• **Task brief**: Copy the material from the line containing "Is point 293,22" through the end of the material, switching "white socks" to "white stockings" and leaving everything else unchanged.

* begin Records to use *

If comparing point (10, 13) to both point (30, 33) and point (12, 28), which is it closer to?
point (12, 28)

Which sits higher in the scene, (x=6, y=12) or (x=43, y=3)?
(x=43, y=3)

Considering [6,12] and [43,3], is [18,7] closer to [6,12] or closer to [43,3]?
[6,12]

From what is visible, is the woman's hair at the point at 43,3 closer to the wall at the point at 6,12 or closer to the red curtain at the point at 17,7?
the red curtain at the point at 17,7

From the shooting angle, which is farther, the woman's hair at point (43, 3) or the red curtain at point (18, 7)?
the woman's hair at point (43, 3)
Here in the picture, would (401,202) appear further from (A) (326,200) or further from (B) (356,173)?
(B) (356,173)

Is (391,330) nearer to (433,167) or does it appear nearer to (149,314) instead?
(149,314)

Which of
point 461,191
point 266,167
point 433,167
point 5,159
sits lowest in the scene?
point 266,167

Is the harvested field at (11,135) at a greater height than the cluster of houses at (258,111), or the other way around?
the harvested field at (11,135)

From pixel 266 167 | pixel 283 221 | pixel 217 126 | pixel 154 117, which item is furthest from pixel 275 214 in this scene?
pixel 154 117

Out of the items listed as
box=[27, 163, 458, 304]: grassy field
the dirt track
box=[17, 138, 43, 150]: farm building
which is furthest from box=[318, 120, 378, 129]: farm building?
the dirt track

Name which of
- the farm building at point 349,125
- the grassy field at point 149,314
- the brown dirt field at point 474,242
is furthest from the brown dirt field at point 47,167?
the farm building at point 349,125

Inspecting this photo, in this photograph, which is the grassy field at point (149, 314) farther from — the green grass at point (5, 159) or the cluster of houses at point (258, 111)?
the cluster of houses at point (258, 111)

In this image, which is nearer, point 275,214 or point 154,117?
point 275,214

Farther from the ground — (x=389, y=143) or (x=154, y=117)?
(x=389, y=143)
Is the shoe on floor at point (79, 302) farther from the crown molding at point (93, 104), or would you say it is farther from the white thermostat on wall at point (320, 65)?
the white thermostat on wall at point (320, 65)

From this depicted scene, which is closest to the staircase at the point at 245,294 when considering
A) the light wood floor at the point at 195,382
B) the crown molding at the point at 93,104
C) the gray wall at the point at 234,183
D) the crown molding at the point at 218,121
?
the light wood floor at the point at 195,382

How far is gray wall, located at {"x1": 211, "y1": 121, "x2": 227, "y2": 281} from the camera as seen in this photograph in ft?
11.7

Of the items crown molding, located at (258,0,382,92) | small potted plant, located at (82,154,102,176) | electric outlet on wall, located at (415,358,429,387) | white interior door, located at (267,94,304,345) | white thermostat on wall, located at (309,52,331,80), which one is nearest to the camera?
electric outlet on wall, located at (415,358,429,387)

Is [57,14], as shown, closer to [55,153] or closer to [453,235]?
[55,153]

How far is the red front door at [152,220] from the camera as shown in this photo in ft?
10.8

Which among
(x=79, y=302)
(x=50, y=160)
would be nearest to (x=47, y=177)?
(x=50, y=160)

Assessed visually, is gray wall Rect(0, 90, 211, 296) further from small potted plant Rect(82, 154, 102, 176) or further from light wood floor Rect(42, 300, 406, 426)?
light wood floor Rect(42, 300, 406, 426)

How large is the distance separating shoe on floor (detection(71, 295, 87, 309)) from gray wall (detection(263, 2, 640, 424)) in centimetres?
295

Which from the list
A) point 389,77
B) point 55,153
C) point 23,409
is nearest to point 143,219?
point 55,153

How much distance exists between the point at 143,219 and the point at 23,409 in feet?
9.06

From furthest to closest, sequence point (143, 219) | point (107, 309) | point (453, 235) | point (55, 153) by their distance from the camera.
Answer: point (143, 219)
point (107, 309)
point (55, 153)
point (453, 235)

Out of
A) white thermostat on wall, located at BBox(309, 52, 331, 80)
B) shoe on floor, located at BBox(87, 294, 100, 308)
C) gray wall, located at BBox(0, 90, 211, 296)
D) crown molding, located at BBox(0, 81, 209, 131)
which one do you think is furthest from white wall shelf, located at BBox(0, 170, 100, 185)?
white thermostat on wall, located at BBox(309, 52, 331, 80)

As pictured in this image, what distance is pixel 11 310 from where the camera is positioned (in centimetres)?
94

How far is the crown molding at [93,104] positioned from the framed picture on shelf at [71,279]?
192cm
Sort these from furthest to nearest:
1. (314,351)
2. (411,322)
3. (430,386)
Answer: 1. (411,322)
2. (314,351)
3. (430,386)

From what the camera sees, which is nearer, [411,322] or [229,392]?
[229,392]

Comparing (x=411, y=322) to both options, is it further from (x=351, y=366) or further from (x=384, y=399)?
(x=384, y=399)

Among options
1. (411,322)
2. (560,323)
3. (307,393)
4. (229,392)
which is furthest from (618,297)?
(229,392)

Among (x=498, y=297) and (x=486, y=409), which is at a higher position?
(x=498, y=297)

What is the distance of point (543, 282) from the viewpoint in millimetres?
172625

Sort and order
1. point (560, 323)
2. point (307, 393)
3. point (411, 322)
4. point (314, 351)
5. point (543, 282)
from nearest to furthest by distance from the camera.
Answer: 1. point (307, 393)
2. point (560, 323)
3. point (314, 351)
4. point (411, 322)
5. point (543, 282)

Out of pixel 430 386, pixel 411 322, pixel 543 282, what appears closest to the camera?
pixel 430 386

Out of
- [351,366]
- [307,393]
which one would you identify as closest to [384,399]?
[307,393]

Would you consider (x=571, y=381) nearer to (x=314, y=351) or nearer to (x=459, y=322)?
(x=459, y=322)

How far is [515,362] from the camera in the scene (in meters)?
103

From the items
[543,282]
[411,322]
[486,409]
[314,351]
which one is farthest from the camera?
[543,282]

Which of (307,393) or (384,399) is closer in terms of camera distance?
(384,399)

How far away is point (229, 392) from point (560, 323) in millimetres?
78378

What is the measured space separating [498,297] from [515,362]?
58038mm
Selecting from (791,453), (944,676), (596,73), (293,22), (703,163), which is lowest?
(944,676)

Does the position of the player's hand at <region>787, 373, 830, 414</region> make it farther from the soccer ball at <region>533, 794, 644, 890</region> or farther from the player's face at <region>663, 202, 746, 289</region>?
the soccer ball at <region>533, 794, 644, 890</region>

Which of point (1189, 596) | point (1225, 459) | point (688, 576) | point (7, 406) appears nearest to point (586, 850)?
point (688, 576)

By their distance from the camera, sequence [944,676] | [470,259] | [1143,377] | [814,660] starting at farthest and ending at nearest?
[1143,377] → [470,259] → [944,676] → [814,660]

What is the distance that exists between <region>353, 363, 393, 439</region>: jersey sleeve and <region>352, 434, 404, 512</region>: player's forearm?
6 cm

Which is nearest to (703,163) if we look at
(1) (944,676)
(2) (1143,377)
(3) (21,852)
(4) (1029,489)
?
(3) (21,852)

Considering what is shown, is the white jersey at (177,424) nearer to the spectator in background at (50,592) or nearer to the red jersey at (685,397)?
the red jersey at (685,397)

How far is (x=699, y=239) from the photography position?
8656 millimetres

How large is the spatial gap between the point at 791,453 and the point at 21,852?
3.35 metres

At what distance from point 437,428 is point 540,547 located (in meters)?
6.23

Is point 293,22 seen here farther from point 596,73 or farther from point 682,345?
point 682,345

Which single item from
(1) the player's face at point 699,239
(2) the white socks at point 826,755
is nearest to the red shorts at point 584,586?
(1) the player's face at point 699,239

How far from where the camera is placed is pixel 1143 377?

* end Records to use *

• **Expected answer**:
Is point 293,22 seen here farther from point 596,73 or farther from point 682,345?
point 682,345

Which single item from
(1) the player's face at point 699,239
(2) the white stockings at point 826,755
is nearest to the red shorts at point 584,586?
(1) the player's face at point 699,239

How far from where the camera is placed is pixel 1143 377?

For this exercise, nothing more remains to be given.